Records excerpted from a collection:
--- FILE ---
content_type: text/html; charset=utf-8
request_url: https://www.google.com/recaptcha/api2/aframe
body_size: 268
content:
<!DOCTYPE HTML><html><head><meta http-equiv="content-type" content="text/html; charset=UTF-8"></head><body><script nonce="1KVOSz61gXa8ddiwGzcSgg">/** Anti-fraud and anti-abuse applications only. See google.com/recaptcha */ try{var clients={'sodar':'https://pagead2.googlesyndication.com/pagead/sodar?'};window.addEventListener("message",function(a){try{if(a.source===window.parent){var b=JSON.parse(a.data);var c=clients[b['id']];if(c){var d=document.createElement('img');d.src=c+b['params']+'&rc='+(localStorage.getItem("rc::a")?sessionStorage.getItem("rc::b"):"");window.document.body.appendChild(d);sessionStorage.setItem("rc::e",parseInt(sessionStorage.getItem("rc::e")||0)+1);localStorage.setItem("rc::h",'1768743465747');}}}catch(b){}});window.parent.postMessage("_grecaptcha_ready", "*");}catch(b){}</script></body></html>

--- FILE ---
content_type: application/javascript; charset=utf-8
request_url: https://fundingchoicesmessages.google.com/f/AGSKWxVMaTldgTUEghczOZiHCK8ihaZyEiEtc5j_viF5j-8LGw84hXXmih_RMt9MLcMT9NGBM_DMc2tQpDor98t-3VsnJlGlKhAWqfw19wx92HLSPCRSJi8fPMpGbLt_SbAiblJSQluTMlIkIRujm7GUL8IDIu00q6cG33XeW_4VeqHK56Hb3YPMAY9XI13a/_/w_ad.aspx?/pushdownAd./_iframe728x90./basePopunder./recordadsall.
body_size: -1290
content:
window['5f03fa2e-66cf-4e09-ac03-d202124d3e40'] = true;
* * *
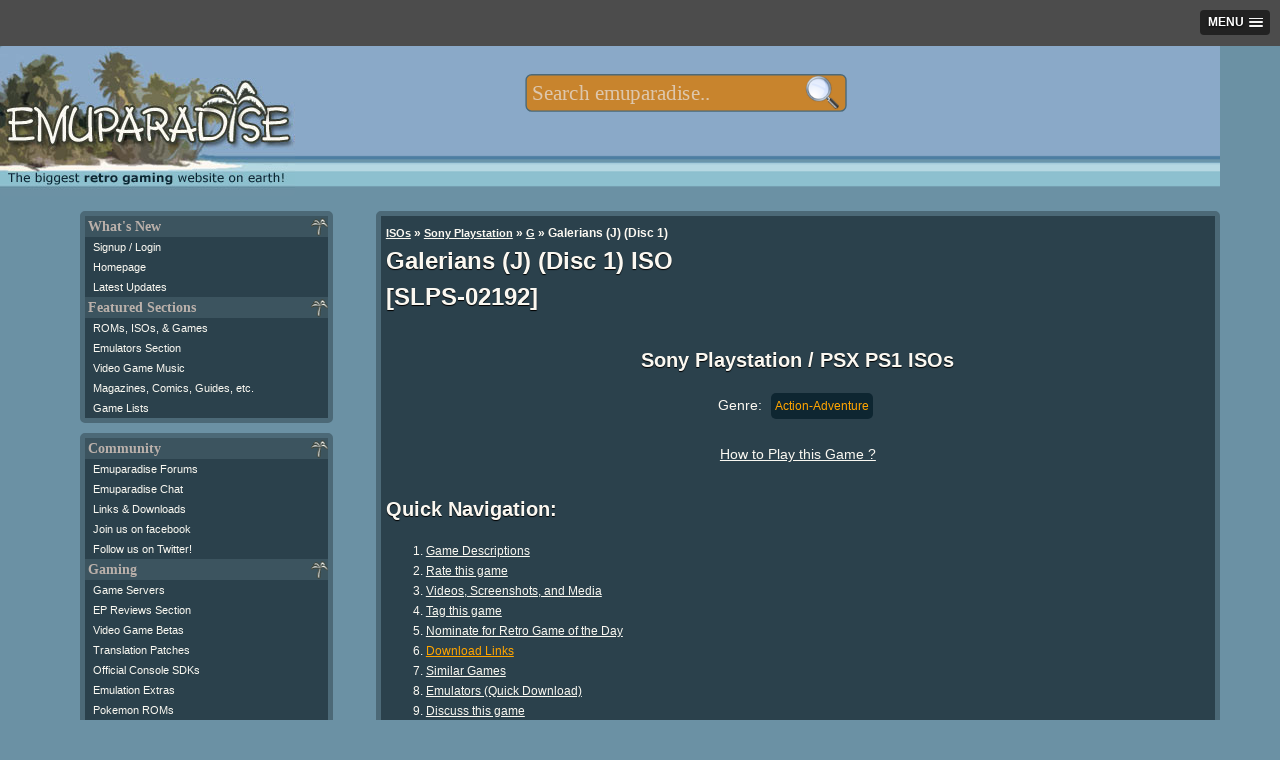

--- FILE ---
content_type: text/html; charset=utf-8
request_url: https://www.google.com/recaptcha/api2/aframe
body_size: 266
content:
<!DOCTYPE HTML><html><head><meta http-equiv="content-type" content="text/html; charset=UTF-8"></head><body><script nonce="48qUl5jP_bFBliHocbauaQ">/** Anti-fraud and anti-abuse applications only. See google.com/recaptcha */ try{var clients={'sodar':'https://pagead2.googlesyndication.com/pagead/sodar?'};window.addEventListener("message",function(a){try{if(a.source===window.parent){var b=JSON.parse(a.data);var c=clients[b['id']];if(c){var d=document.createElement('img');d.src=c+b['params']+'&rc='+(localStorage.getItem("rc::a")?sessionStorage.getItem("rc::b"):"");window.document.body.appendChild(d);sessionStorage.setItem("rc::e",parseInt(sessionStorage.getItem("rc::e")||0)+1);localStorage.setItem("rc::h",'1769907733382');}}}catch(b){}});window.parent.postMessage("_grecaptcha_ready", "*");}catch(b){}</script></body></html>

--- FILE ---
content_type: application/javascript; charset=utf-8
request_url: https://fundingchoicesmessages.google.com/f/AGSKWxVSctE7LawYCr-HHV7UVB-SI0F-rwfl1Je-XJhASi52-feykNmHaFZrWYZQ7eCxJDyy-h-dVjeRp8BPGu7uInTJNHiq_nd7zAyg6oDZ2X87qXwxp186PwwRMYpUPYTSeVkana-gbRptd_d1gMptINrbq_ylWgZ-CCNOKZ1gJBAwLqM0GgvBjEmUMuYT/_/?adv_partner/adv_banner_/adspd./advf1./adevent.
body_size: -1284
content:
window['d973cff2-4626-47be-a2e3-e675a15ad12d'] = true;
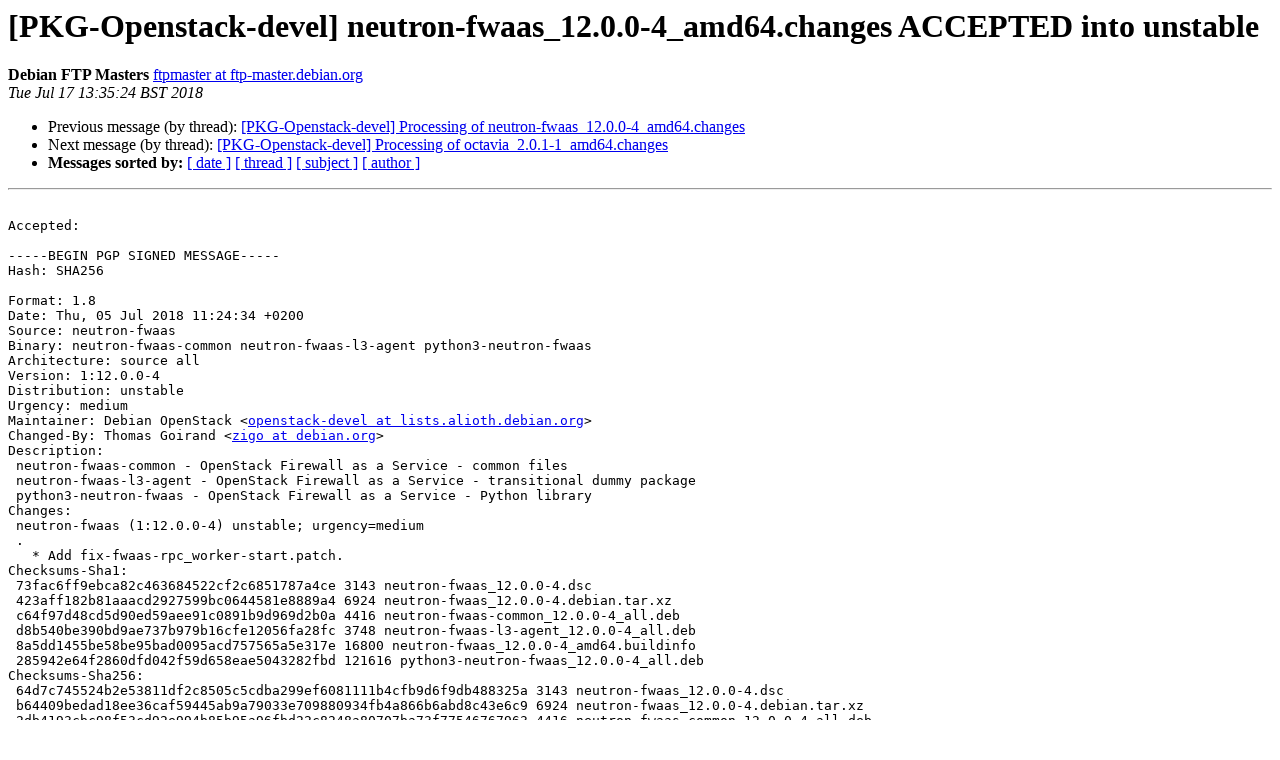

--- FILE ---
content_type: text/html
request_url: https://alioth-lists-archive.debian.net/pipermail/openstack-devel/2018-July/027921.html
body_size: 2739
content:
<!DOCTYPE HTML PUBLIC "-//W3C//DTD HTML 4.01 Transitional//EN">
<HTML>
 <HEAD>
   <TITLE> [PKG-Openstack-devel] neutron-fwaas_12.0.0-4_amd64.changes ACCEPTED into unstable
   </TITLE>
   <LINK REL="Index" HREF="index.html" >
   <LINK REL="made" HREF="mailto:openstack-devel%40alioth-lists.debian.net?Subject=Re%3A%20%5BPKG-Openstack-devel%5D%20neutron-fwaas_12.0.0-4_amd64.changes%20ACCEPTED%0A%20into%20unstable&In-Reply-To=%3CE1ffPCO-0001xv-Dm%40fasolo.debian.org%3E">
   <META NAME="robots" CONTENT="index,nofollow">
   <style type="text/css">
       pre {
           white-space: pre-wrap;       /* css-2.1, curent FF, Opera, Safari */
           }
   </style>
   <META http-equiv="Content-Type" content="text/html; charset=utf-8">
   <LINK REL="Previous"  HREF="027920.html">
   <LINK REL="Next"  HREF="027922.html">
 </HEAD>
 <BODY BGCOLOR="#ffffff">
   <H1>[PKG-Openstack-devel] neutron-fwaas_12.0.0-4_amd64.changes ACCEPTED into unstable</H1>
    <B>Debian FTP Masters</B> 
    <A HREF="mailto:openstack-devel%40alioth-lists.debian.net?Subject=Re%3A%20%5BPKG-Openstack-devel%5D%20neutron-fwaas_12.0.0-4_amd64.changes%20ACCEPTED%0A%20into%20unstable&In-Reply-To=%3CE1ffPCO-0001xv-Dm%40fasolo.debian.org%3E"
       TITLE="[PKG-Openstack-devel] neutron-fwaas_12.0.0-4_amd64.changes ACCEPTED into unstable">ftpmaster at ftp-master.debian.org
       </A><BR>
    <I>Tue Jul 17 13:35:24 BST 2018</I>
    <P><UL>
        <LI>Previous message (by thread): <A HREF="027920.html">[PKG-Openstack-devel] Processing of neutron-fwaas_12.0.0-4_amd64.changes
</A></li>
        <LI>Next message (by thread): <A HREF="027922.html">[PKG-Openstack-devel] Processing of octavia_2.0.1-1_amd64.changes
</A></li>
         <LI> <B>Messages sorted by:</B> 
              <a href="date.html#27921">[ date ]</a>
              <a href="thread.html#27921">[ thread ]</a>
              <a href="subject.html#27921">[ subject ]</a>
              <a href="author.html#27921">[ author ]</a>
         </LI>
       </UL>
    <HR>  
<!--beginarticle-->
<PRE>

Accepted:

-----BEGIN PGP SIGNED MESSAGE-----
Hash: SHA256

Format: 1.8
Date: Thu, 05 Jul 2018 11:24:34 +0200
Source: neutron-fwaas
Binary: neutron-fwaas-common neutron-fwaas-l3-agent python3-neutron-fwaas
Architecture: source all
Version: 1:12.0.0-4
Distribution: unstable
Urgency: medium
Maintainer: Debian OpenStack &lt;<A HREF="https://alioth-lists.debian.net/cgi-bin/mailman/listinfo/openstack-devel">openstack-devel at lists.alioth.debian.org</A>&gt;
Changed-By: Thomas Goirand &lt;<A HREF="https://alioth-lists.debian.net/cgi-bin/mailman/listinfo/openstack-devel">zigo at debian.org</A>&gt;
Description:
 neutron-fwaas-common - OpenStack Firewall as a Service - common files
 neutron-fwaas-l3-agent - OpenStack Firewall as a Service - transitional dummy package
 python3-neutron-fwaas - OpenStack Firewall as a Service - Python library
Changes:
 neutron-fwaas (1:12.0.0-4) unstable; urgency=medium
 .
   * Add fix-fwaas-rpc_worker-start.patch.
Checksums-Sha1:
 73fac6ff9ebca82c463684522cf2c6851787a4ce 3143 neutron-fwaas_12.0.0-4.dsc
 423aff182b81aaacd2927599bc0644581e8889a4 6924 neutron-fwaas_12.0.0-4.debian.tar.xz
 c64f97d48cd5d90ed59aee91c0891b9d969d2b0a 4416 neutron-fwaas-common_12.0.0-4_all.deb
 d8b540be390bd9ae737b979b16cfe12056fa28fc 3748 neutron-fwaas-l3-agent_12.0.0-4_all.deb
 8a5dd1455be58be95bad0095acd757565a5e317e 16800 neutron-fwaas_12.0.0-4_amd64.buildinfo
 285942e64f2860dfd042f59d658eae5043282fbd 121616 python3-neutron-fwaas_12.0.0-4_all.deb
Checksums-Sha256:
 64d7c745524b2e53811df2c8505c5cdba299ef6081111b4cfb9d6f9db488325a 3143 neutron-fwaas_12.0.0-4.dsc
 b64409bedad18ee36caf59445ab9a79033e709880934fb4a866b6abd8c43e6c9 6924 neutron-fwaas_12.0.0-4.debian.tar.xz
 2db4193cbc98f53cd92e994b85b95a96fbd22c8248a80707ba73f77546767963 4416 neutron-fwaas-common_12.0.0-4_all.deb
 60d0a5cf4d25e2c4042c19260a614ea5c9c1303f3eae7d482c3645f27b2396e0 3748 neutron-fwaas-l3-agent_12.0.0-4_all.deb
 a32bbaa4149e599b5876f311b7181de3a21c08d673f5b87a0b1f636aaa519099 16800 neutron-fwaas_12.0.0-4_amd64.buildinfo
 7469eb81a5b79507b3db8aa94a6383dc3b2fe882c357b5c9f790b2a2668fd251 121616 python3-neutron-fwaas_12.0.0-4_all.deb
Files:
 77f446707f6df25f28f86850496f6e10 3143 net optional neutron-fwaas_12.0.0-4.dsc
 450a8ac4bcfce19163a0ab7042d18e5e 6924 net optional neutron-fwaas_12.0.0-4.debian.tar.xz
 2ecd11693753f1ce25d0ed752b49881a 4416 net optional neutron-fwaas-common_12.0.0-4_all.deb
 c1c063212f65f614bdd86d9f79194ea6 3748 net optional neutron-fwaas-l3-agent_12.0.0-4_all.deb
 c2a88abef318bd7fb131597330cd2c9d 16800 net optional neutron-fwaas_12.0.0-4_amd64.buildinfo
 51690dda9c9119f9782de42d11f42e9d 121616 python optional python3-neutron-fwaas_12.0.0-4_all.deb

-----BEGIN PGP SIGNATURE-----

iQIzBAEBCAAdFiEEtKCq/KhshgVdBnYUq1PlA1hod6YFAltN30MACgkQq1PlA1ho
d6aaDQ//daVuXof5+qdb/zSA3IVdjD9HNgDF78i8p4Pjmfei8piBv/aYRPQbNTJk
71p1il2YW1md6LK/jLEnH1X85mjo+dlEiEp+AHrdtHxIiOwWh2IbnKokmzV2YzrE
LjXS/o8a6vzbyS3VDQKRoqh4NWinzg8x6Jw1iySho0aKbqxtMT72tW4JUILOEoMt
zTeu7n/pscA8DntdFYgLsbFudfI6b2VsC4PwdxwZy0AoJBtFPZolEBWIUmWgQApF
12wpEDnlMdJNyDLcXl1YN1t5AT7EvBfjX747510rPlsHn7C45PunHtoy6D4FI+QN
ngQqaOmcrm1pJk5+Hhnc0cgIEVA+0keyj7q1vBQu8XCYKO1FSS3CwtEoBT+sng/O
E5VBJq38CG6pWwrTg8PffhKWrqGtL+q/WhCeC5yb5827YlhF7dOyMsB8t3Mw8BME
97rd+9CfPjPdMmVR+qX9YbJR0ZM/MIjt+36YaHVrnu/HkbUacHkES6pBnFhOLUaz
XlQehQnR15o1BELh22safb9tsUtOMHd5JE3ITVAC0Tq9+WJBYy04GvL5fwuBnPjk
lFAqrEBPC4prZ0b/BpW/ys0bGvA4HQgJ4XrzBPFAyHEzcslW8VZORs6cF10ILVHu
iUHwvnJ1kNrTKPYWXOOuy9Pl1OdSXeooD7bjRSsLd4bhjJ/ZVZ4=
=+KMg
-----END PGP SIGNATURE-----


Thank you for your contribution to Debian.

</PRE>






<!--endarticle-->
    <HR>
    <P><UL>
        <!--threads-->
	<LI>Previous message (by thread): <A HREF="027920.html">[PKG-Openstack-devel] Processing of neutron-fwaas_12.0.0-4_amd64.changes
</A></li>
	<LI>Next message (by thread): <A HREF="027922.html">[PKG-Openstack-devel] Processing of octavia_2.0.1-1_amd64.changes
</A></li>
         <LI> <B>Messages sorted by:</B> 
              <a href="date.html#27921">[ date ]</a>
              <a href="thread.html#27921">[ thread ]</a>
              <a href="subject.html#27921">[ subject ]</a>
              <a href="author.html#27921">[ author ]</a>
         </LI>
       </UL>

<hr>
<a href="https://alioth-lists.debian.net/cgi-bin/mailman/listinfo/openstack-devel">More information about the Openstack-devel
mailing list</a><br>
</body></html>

Action item.
When a line among the entries contains "Firewall", pull that line out.

Task answer.
 neutron-fwaas-common - OpenStack Firewall as a Service - common files
 neutron-fwaas-l3-agent - OpenStack Firewall as a Service - transitional dummy package
 python3-neutron-fwaas - OpenStack Firewall as a Service - Python library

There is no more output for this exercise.